Klaus Detlef Olof, Übersetzer

Das Überleben übersetzen. Der Slawist und Liebhaber südosteuropäischer Literatur Klaus Detlef Olof
(Wiederholung von Sonntag 14.05 Uhr)

Er erlebte, wie sich seine Tätigkeit als Übersetzer praktisch aus dem Nichts von drei Sprachen auf fünf erweiterte - und diese Erweiterung spiegelt auch die Erfahrungen der Literatur mit Gesellschaft und Politik: Nicht nur der Gesamtstaat brach auseinander, auch die Sprachangehörigen suchten eher die Unterschiede als das Gemeinsame. Und so wurde aus dem Übersetzer für Slowenisch und Serbokroatisch einer, der auch mit Kroatisch, Bosnisch, Serbisch und Mazedonisch brillierte.
Klaus Detlef Olof kam 1939 in Sachsen-Anhalt auf die Welt, studierte Slawistik in Hamburg und Sarajevo und lehrte ab 1973 an der Universität Klagenfurt, später auch an den Universitäten Graz und Wien Slawistik. Heute lebt er in Zagreb und Ljubljana und pflegt einen Olivenhain bei Pula. Als Übersetzer der Literaturen Südosteuropas hat er die Krisen und Konflikte und den Krieg am Balkan mit einem besonderen Blick und geschärfter Sensibilität erlebt.

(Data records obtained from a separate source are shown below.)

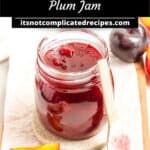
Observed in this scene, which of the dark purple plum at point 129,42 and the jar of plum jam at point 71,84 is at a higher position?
the dark purple plum at point 129,42

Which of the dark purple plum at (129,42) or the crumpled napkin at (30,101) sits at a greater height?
the dark purple plum at (129,42)

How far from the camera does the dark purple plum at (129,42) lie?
0.63m

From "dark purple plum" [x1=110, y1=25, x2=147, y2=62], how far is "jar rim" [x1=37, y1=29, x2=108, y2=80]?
0.19 ft

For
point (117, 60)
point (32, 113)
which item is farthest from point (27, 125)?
point (117, 60)

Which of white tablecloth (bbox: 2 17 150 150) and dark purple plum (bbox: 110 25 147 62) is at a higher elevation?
dark purple plum (bbox: 110 25 147 62)

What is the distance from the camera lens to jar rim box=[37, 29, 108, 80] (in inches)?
20.9

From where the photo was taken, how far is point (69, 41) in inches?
23.0

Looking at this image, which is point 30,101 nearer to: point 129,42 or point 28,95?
point 28,95

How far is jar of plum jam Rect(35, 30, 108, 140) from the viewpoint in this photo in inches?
21.2

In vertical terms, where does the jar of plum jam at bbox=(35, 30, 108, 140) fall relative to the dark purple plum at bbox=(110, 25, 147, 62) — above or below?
below

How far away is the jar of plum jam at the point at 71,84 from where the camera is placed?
538 mm

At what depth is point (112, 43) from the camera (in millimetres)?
641

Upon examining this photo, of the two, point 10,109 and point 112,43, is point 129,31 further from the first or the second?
point 10,109

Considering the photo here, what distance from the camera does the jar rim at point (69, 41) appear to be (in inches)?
20.9
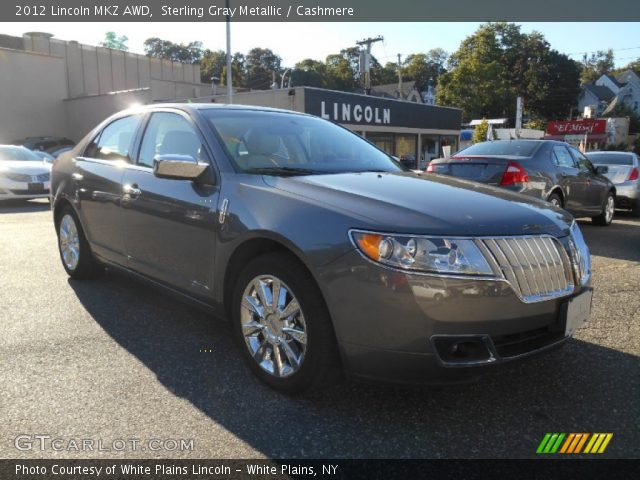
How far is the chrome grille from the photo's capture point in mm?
2416

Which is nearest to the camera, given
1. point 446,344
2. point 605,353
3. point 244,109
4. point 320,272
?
point 446,344

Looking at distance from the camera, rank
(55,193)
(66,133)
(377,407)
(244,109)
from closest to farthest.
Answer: (377,407), (244,109), (55,193), (66,133)

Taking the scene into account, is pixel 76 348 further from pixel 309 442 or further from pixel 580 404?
pixel 580 404

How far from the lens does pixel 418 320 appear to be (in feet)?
7.58

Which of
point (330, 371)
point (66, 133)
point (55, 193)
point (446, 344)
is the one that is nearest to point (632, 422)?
point (446, 344)

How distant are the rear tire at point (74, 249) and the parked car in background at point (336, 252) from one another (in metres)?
1.08

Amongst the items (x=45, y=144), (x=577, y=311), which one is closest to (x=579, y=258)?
(x=577, y=311)

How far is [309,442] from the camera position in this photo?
2.41 m

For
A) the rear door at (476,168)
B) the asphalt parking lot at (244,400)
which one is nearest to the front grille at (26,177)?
the asphalt parking lot at (244,400)

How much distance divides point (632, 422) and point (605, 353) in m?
0.91

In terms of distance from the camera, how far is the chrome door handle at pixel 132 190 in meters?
3.81

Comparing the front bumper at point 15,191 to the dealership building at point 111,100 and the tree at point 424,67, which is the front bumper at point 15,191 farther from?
the tree at point 424,67

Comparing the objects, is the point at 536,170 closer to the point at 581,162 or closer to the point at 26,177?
the point at 581,162

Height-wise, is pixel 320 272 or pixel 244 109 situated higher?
pixel 244 109
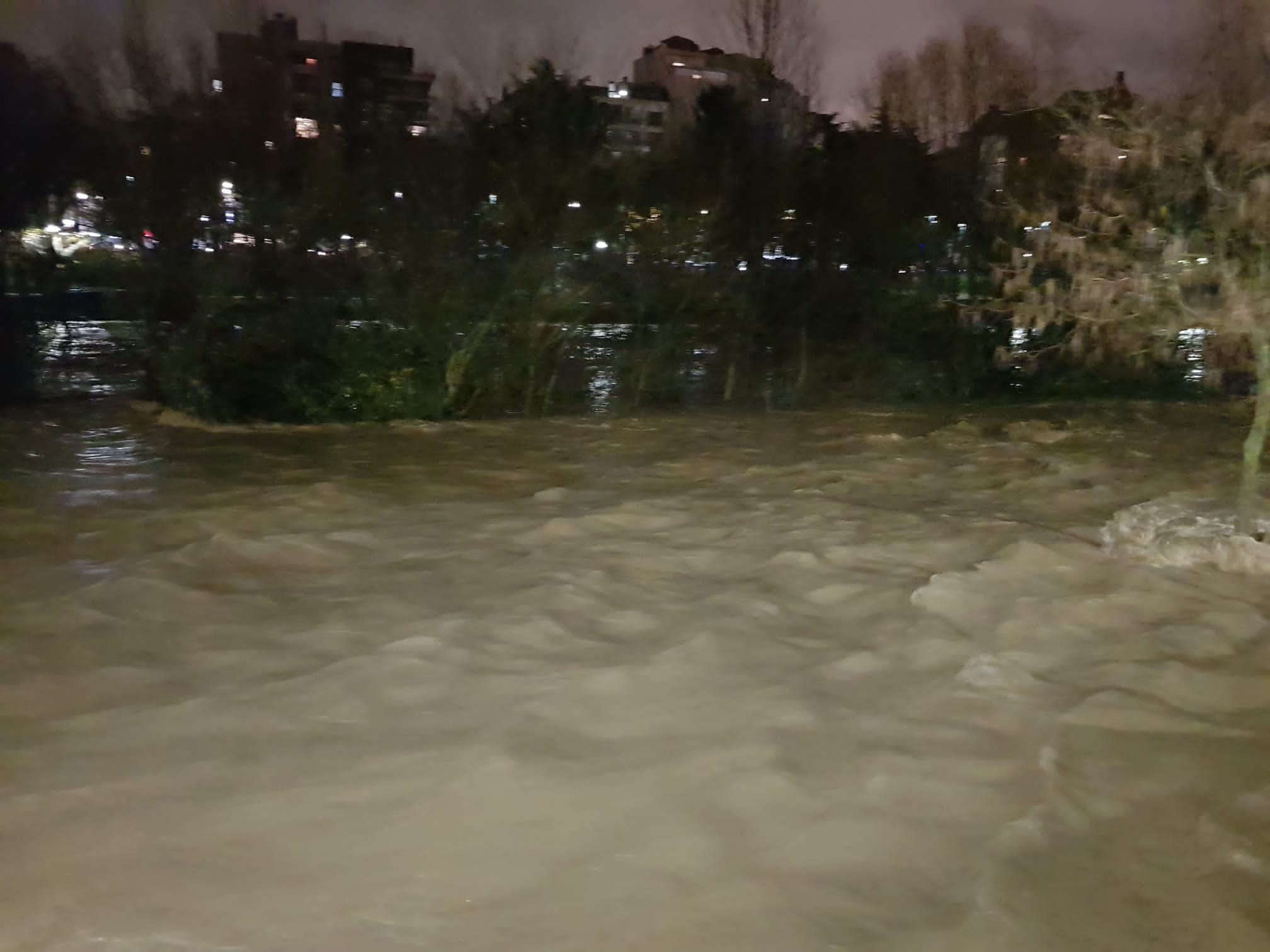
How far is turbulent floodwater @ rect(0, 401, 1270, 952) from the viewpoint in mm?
3402

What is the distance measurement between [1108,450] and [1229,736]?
23.0ft

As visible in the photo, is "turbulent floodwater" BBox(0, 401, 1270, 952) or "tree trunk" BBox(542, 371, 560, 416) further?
"tree trunk" BBox(542, 371, 560, 416)

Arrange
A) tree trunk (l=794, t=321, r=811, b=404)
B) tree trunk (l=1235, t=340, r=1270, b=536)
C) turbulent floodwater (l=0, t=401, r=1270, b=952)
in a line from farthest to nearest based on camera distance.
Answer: tree trunk (l=794, t=321, r=811, b=404), tree trunk (l=1235, t=340, r=1270, b=536), turbulent floodwater (l=0, t=401, r=1270, b=952)

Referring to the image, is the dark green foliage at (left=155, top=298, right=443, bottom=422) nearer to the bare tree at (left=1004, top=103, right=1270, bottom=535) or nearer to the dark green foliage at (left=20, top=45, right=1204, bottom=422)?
the dark green foliage at (left=20, top=45, right=1204, bottom=422)

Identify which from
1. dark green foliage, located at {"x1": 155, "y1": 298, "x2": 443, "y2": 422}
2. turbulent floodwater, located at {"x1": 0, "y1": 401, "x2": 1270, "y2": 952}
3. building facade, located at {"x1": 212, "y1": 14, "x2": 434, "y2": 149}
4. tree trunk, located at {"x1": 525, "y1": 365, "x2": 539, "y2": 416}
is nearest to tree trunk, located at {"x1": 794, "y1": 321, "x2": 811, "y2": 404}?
tree trunk, located at {"x1": 525, "y1": 365, "x2": 539, "y2": 416}

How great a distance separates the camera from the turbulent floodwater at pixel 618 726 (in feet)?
11.2

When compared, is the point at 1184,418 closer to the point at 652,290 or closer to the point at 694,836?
the point at 652,290

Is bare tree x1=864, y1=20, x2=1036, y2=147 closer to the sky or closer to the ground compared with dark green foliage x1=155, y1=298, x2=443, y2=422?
closer to the sky

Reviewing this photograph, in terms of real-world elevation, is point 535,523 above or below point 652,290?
A: below

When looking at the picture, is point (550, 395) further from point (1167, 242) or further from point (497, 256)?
point (1167, 242)

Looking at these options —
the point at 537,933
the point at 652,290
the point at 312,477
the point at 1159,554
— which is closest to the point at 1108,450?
the point at 1159,554

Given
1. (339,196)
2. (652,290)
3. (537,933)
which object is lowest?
(537,933)

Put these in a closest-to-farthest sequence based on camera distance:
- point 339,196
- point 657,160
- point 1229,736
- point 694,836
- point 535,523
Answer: point 694,836 → point 1229,736 → point 535,523 → point 339,196 → point 657,160

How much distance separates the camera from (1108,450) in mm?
11086
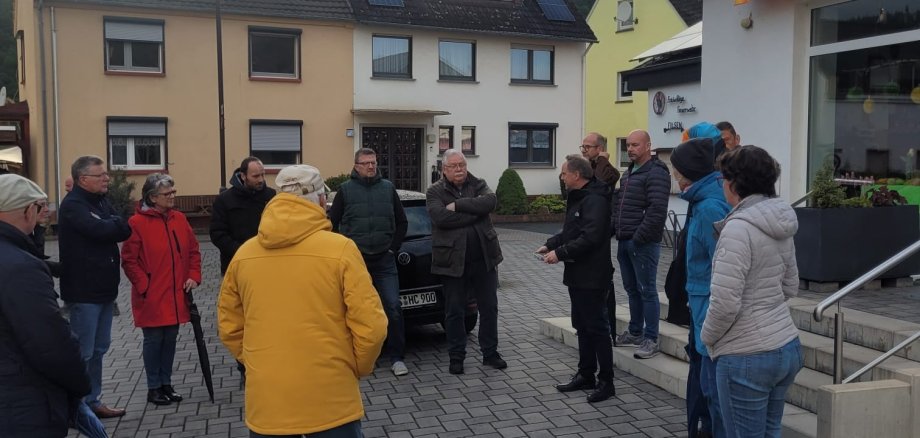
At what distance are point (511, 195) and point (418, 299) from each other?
1763cm

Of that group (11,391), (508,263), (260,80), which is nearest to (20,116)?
(260,80)

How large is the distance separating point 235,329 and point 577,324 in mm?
3296

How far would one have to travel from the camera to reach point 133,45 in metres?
22.4

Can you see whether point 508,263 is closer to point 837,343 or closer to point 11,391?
point 837,343

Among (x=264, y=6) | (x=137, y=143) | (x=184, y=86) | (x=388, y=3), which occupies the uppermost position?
(x=388, y=3)

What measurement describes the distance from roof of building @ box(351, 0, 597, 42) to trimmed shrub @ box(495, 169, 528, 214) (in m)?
5.31

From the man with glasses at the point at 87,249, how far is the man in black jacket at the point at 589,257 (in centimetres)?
328

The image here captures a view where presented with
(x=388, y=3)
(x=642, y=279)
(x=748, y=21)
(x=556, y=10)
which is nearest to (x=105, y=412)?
(x=642, y=279)

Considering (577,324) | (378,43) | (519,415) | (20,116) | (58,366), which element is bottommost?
(519,415)

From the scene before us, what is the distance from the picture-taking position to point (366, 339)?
3311mm

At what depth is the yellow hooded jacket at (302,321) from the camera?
10.7 ft

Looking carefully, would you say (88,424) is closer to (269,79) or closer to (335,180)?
(335,180)

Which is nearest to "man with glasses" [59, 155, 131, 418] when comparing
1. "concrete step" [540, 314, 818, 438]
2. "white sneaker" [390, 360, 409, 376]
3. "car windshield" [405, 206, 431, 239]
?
"white sneaker" [390, 360, 409, 376]

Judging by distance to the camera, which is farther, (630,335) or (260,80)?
(260,80)
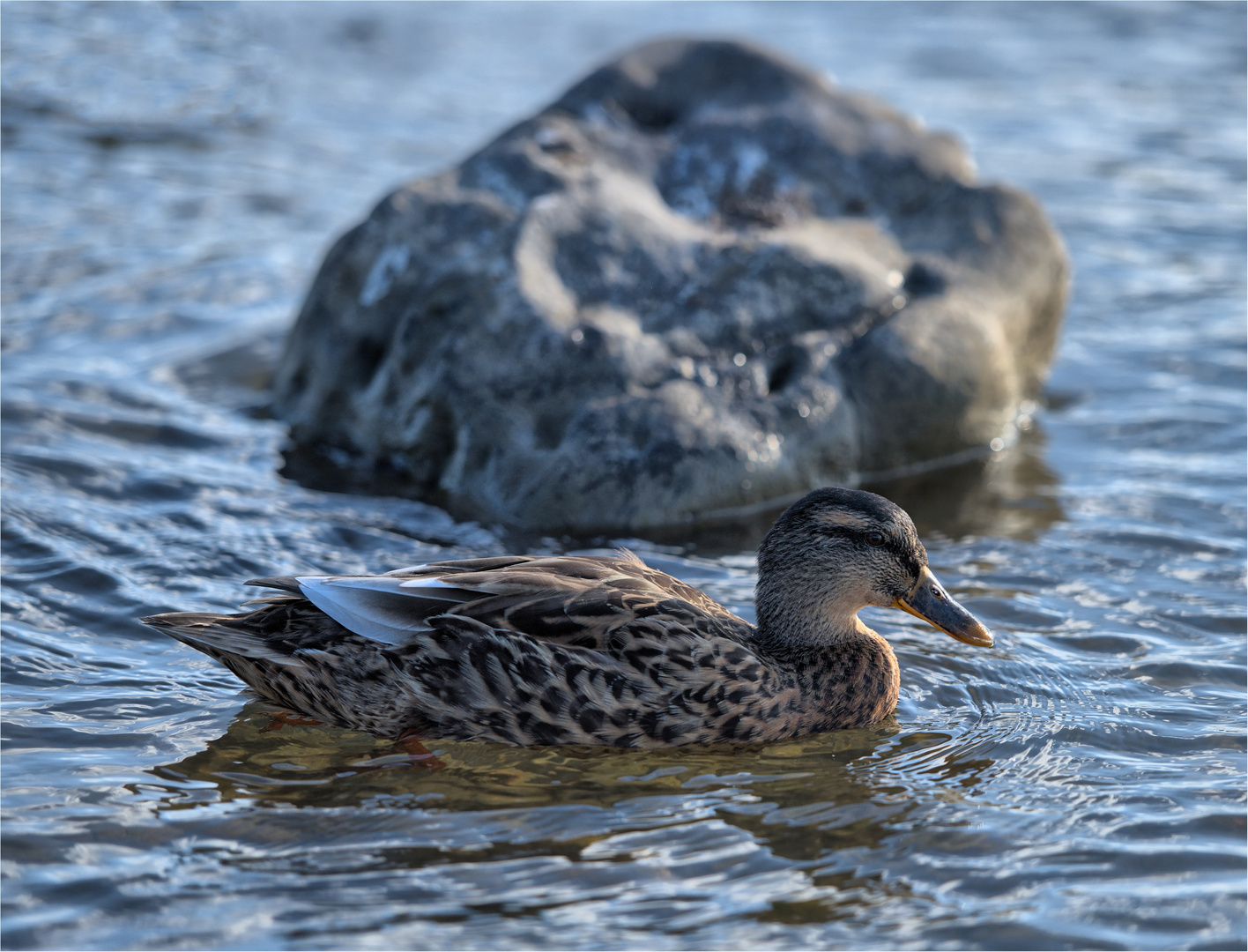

Unter anderem hat Klaus Detlef Olof Werke von France Prešeren, Miroslav Krleža, Miljenko Jergovic, Zoran Feric, Dževad Karahasan und Dragan Velikic übersetzt, für seine Übersetzung des Romans "18 Kilometer bis Ljubljana" von Goran Vojnovic war Olof für den Preis der Leipziger Buchmesse 2024 in der Kategorie Übersetzung nominiert. Dieser Text ist eine besondere Herausforderung, galt es doch den Slang aus Bosnien nach Slowenien geflüchteter Jugendlicher in eine adäquate Form des Deutschen zu übertragen. Dafür muss man als 84-Jähriger verdammt jung geblieben sein.